▸ **Directions for this task**
Pick up the forum thread below about upgrading a car's sound system where it leaves off, carrying on from its last line.

Thanks for the update. I know you didn't get much help here. But I found your info helpful. I will be tackling this in mine soon too. :beer:


----------



## FatAce (Jan 30, 2012)

warranty225cpe said:


> Thanks for the update. I know you didn't get much help here. But I found your info helpful. I will be tackling this in mine soon too. :beer:


As will I, whoever gets to it first should post a how to/DIY. Though, I am only installing a head unit.


----------



## warranty225cpe (Dec 3, 2008)

FatAce said:


> As will I, whoever gets to it first should post a how to/DIY. Though, I am only installing a head unit.


Im going to do it all eventually. But likely head unit first while I squirrel away speakers/ amps and what not. And I will be sound proofing the entire inside of the car. That will be the first big step. Still havent decided what Im going to use to deaden.


----------



## FatAce (Jan 30, 2012)

I'm going the exact same route, I will be using Dynamat. I pulled the rear seats because I intend to Dynamat shortly after Christmas. I also plan on making a custom rear seat delete and if I feel like going all out I will be incorporating sub boxes into the setup. I found 36 square feet of Dynamat on amazon for $130 which is relatively cheap for what it does. If you haven't yet pulled your rear seats and intend to, you'll notice ride noise is increased substantially.


----------



## esoxlucios (Sep 17, 2009)

[duplicate post deleted by author]


----------



## esoxlucios (Sep 17, 2009)

My solution for my TTCQ:

Replaced head unit with Pioneer MVH-P7300 w/ direct interface to iPhone and Pandora (uses DAC in head unit, rather than iPhone).

Replaced rear speakers with Infinity Kappa 60.7cs 6.5" component system (externally mounted tweeters and woven glass woofers)

Replaced front door speakers with Boston Acoustics reference component system.

▸ **Excerpted records**
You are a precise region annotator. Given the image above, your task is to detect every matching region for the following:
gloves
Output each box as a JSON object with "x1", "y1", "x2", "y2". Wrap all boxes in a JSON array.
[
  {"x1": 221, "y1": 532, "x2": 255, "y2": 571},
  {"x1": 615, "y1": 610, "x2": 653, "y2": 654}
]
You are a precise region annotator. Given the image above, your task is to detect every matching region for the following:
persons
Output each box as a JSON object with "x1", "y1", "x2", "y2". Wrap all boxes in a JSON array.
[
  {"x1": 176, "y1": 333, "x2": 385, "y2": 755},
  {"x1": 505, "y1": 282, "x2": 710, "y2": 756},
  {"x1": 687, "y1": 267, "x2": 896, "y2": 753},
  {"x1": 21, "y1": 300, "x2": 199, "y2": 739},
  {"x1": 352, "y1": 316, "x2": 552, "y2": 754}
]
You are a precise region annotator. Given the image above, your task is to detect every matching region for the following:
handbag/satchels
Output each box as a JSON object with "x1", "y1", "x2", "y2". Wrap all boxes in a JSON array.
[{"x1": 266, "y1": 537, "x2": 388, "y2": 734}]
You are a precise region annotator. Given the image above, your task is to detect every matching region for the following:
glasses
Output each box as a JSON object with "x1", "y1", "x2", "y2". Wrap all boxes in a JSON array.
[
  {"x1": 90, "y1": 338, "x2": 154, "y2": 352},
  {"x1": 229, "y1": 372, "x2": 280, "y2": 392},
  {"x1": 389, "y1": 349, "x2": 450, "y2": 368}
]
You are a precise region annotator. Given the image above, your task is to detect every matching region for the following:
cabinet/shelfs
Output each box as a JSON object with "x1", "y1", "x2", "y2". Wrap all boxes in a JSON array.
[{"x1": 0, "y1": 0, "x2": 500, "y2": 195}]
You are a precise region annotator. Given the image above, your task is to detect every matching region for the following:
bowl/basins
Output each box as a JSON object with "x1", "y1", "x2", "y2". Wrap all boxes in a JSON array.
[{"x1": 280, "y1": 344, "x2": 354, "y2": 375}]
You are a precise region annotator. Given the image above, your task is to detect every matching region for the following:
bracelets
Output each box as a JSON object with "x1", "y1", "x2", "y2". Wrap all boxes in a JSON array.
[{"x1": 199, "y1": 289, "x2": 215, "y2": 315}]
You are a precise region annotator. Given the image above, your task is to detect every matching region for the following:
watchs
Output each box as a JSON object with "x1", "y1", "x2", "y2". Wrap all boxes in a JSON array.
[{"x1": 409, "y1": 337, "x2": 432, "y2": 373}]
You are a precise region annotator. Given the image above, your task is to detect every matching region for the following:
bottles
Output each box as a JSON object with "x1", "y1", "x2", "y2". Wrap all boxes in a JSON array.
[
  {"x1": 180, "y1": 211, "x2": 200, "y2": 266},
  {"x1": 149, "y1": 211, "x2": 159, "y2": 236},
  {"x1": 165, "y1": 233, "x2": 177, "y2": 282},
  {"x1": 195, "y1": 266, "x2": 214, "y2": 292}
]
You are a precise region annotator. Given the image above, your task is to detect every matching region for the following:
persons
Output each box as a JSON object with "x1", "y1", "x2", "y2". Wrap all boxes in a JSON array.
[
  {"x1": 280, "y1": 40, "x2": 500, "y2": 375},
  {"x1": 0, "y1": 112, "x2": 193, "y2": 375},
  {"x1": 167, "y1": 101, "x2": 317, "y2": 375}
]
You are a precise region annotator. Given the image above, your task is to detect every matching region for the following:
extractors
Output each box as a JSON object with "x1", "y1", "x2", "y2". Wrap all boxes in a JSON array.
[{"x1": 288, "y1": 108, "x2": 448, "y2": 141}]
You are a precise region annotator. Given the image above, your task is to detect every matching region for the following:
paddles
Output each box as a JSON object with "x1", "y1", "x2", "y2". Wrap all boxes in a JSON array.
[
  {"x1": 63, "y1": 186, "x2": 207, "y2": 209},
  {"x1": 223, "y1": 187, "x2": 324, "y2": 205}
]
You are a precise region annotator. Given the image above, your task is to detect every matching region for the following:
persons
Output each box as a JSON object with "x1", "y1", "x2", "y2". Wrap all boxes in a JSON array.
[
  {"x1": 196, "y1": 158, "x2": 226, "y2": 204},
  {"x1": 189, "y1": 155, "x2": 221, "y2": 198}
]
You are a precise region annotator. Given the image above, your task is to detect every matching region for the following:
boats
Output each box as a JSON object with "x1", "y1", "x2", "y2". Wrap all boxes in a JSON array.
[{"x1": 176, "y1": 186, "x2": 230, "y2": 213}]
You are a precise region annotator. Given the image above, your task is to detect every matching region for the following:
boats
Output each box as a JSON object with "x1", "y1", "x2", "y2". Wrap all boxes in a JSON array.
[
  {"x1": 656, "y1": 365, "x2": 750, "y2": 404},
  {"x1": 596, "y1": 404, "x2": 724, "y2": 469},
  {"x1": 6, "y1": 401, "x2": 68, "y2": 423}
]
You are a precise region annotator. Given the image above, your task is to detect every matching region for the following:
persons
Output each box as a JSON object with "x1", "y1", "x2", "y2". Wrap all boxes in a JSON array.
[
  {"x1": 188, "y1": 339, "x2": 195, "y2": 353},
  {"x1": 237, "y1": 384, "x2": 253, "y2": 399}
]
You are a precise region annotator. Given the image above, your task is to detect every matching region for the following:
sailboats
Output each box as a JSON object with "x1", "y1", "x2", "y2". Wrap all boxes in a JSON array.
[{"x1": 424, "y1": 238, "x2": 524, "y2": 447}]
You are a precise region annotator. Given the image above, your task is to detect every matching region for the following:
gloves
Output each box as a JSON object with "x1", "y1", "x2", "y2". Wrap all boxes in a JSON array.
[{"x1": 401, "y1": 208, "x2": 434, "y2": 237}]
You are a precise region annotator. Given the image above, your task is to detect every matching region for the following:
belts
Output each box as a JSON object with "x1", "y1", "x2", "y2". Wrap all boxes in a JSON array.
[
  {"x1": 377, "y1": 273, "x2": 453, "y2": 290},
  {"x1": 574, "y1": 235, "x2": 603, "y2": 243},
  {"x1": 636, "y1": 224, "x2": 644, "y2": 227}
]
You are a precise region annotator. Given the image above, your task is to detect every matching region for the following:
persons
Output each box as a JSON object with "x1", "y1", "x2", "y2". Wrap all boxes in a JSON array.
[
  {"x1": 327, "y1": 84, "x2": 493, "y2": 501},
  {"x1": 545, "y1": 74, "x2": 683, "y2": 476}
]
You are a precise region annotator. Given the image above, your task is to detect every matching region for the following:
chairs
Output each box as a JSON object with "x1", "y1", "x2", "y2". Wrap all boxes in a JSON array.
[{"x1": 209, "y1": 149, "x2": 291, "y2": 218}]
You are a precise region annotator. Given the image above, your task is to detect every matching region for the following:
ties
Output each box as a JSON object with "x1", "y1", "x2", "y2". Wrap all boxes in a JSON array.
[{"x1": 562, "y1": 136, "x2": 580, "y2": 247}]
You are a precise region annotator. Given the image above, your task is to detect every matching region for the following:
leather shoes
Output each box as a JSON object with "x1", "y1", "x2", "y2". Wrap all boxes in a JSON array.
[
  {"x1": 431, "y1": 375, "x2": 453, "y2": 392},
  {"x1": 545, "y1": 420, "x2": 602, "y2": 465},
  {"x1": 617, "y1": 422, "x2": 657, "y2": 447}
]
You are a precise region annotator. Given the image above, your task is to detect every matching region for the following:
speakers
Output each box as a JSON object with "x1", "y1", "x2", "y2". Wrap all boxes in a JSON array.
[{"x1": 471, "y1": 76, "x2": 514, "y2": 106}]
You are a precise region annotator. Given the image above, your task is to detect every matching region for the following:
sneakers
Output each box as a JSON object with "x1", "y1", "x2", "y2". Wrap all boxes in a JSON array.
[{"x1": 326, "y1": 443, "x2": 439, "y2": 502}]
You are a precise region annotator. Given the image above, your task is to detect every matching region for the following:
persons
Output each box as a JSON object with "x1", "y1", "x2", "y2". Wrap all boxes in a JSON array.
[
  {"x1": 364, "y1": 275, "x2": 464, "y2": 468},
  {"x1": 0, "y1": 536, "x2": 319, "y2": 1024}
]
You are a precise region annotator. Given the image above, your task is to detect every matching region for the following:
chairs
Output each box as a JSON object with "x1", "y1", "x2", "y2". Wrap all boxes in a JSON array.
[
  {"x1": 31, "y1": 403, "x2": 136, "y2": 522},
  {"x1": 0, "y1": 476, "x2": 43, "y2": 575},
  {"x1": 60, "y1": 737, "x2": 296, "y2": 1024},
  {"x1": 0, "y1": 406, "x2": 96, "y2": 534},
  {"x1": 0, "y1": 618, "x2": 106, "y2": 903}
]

▸ **Output of the task**
Replaced center speaker with a Bohlender Graebener Neo8 planar transducer, pictured below (requires a resister and cap to work properly)

Running the rear speakers is an MTX amplifier mounted alongside the Bose amp. The Bose amp continues to run the door speakers and front center speaker. 

Running subwoofer duties in the back (pictured below), I have a ten-inch Dayton Audio reference series sub and two JL Audio (W3 or W4, I forget which) 8 inch mid-subs. The subs are driven by a 4-channel Kenwood Excelon KAC-X542 amp, supplemented by a 1 Farad capacitor.

The two stereo Bose and MTX amps (four channels), one subwoofer channel, and mid-sub channel are all separately parametric EQ and DSP controlled by a Behringer Ultra-Drive Pro DCX2496 (uses a Monster Cable sin wave power inverter), seen in the picture below. This required me to tap directly into the line in signal for the factory Bose amp.

Alternator whine is reduced by a Newmar 150-A, directly inline between the alternator and car electrical system (the blue thing in the engine compartment, pictured below).










20v Master likes to criticize me for my vendor woes because I've entrusted some mechanical work to shops. Therefore, I'd like to point out that this system works very well, and I did all the research and installation myself.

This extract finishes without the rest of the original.